**Text passage**
· · · ·
Road to Nowhere: 35 (+5)

But you can’t really examine the story without examining the characters, because those are the ones that drive the plot. So let’s take a look at the characters as Volume 8 presents them.

Characters

Main Cast


I’m going to do something unusual and do the cast listings out of order. Because certain characters moved this volume far more than others.

James Ironwood


This is the biggest, most blatant example of character assassination we have seen since Adam Taurus, and as such, it is the biggest sign that RWBY itself was derailed.

Miles and Kerry have gone on record defending this portrayal of James Ironwood—who shoots children and councilmen, kills anyone who so much as annoys him, works with someone he was established to hate on a deeply personal level, and sabotages relief efforts for a struggling city before trying to just wipe it off the goddamn map—as the natural progression of his character from Volume 7.

This is a lie. This is part of their insistence that Ironwood is a ‘fallen hero’ figure who eventually became as bad as Salem in his desire to defeat her—which is not what they wrote, and not what they even wanted to write. They wrote Ironwood as a villain. Not even an interesting villain, a mustache-twirling lunatic who is a danger to anyone and everyone to the point his actions don’t make any sense when set up against his stated goals, even with the assumption of paranoia and control issues in play. Much of the way he behaved was simply the same way Cinder Fall behaved in early volumes to sell her charismatically intimidating persona, with soft-spoken malevolence. None of his actions, behavior, or demeanor matched up with his previous character at all, and they could barely even be bothered to pay lip service to it. The patch job was already behind them—they did that in Episode 11 of Volume 7, with an extended look into Ironwood’s trauma from Beacon, after which they were totally free to write Ironwood behaving with the goal of kicking puppies and eating babies, with any subtlety or nuance left behind.

You really have to hear Miles Luna talk about James Ironwood and the reactions to his portrayal of him to get the full picture.
Here, I’ll paste the Cameo link.

“Now, this Cameo was booked by Ash, and, according to the notes here, it is for "the filth in my degenerate Discord server”. So, hello Filth! It’s me! Miles Luna. I’m, uh, one of the writers on RWBY and… I heard that, uhm, some of you Ironwood fans out there… feelin’ a little hurt, feelin’ a little low. And you know what? That’s okay. Sometimes a character that we really like… doesn’t make it, or does something we disagree with… or both, in- in ol’ Jimmy’s case. Uhm, James Ironwood’s fate was sealed the moment, uh, his character was conceived, many, many years ago, but it was an absolute delight getting to ride shotgun with this guy that had all the best intentions and, uh, and really, really dropped the ball on execution, there- really, really fumbled it when he needed a touchdown. Uhm, but y’know, the thing about conflicting and complex characters is that it is those inner conflicts that… are normally why we fall in love with them in the first place! Y’know, when James was introduced, we kind of intentionally made him look like a big dickbag! Uhm, but then we realized that that dickbag had a heart, and was also half-metal, and that was pretty cool! Uhm, but then unfortunately, he, uh- uh- did get worse, a- as time went on. It’s so- let us all take a moment to thank General James Ironwood for his service to the Kingdom of Atlas, but then also, maybe all agree that, y’know, CBB- coulda been better, uh- but he tried his darnedest, and at the end of the day… don’t do a genocide. [laughs] Just don’t- maybe don’t do that. But do try your best! So long as it doesn’t hurt other people. Uhm, thank you, Jimmy. May you rest in pieces, crushed beneath the weight of the kingdom you tried so hard to hold up above your head. Amen. [laughs] Thanks guys, and thank you for watching.”
· · · ·
**Tasks to complete**
a) Write out the passage of the RWBY Volume 8 critique that starts at "But you can’t" and ends after "more than others.".
b) Carry the RWBY Volume 8 critique forward from its last sentence.
· · · ·
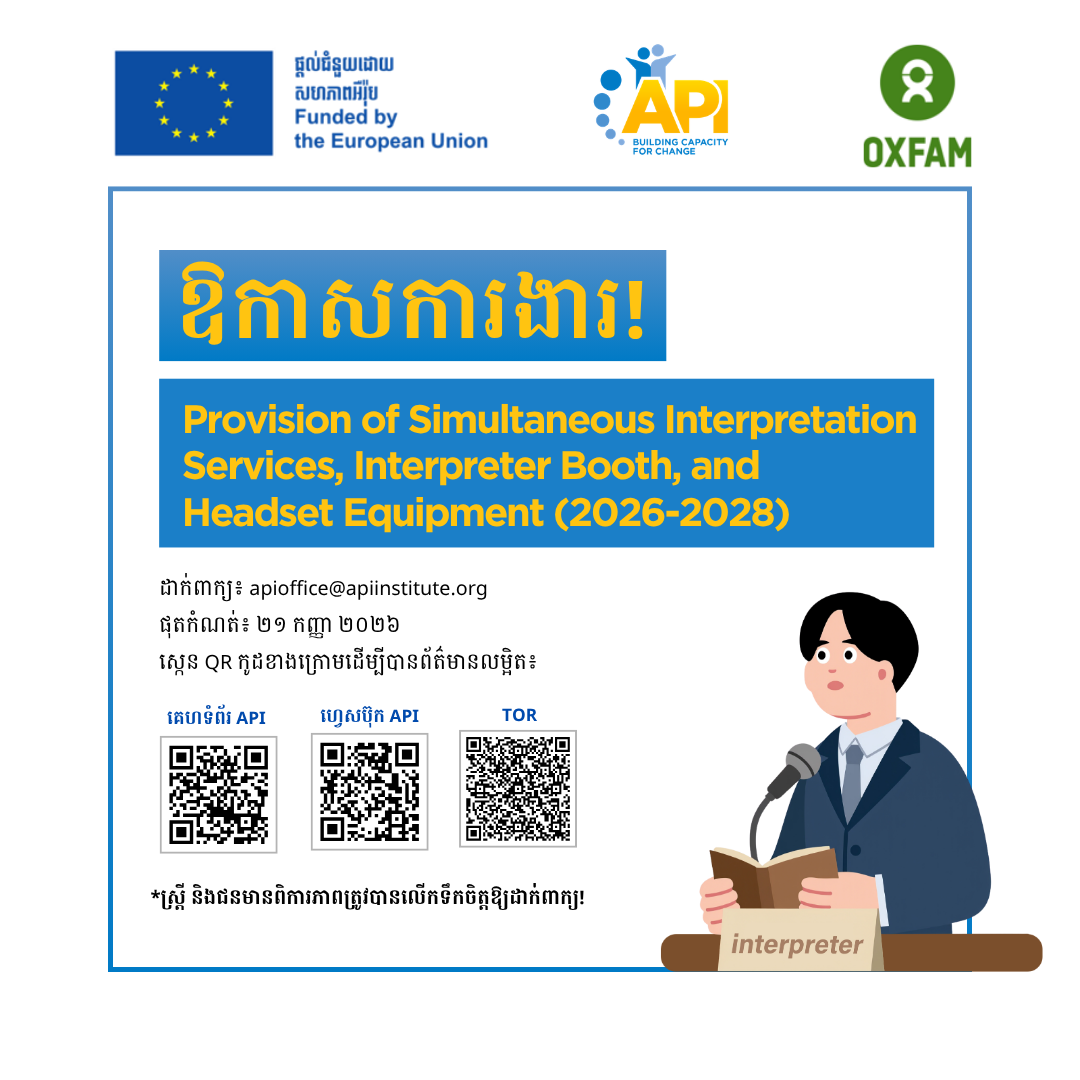 ផ្តល់ជំនួយដោយ
សហភាពអឺរ៉ុប
Funded by
the European Union

API
BUILDING CAPACITY FOR CHANGE

OXFAM

ឱកាសការងារ!

Provision of Simultaneous Interpretation Services, Interpreter Booth, and Headset Equipment (2026-2028)

ដាក់ពាក្យ៖ apioffice@apiinstitute.org
ផុតកំណត់៖ ២១ កញ្ញា ២០២៦
ស្កេន QR កូដខាងក្រោមដើម្បីបានព័ត៌មានលម្អិត៖

គេហទំព័រ API

ហ្វេសប៊ុក API

TOR

*ស្ត្រី និងជនមានពិការភាពត្រូវបានលើកទឹកចិត្តឱ្យដាក់ពាក្យ!

interpreter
· · · ·
**Expected outputs**
a)
But you can’t really examine the story without examining the characters, because those are the ones that drive the plot. So let’s take a look at the characters as Volume 8 presents them.

Characters

Main Cast


I’m going to do something unusual and do the cast listings out of order. Because certain characters moved this volume far more than others.

b)
This is why we have the lawyer rule: shut the fuck up before you make things worse. You can guess how well fans took to this video, posted on Cameo, given how it basically vanished from the internet very quickly. They got mad, and they had a right to be mad—I mean, come on. You open by calling dissatisfied fans ‘filth’ and piss off the guy who paid you $40 so badly you have to
do a second cameo to apologize?



The amount of condescension in here was palpable. So let’s just go over some of those things he said that he really doesn’t want us to realize he said, and apply them to the character, shall we?


  • Uhm, James Ironwood’s fate was sealed the moment, uh, his character was conceived, many, many years ago | Oh, that I believe. I mean, you made it very clear throughout Volume 8 that as far as you were concerned, any heroism or good qualities Ironwood had could go straight in the garbage disposal, and even back in the early seasons of RWBY, it was abundantly clear y’all didn’t really like him because of how you kept casting him as a dickhead when he hadn’t really done anything wrong.

  • that had all the best intentions and, uh, and really, really dropped the ball on execution | No, no. That is not how that works. Blowing up a city if he doesn’t get a magical artifact to go to space with is not “all the best intentions”. Murdering people who are no threat to him or his plans is not “dropping the ball on execution”.

  • the thing about conflicting and complex characters is that it is those inner conflicts that… are normally why we fall in love with them in the first place! | Yeah, that’s true. That happens to be exactly why people fell in love with Ironwood…in Volume 7. Volume 7 had a complex Ironwood, had an Ironwood with inner conflicts. Volume 8 did not because as far as you were concerned, complexity and conflicting feelings had no business getting in the way. What you’re describing is exactly what happened, Miles. And those people that fell in love with conflicting and complex characters are pissed at you.

  • Y’know, when James was introduced, we kind of intentionally made him look like a big dickbag! | I’m well aware. However, because you and your cronies are Suethors, Ironwood became a classic Scary Sue—villainized even though his only crime was taking issue with the real heroes and looking all the more sensible for it.

  • Uhm, but then we realized that that dickbag had a heart, and was also half-metal, and that was pretty cool! | Half metal. Half metal… I’m gonna remark on that in a second, but for now, let’s talk about that ‘heart’. I want to know, Miles, what part of Volume 8’s Ironwood shows me that heart. Because I can’t see it. I don’t see any of the Ironwood who defended Yang and Weiss and gave them leniency, I don’t see any of the Ironwood who trusted Ruby and worked with her, and I don’t see any of the Ironwood that pursued uniting the people and communicating openly with them. I didn’t see it because you didn’t want to see it or write it.

  • Uhm, thank you, Jimmy. May you rest in pieces, crushed beneath the weight of the kingdom you tried so hard to hold up above your head | That was…yeesh. That was said with a smile in the video, but hearing it spoken just felt like gleeful spite. But yeah. There it is. You killed him off, and destroyed the kingdom. And I know full well why.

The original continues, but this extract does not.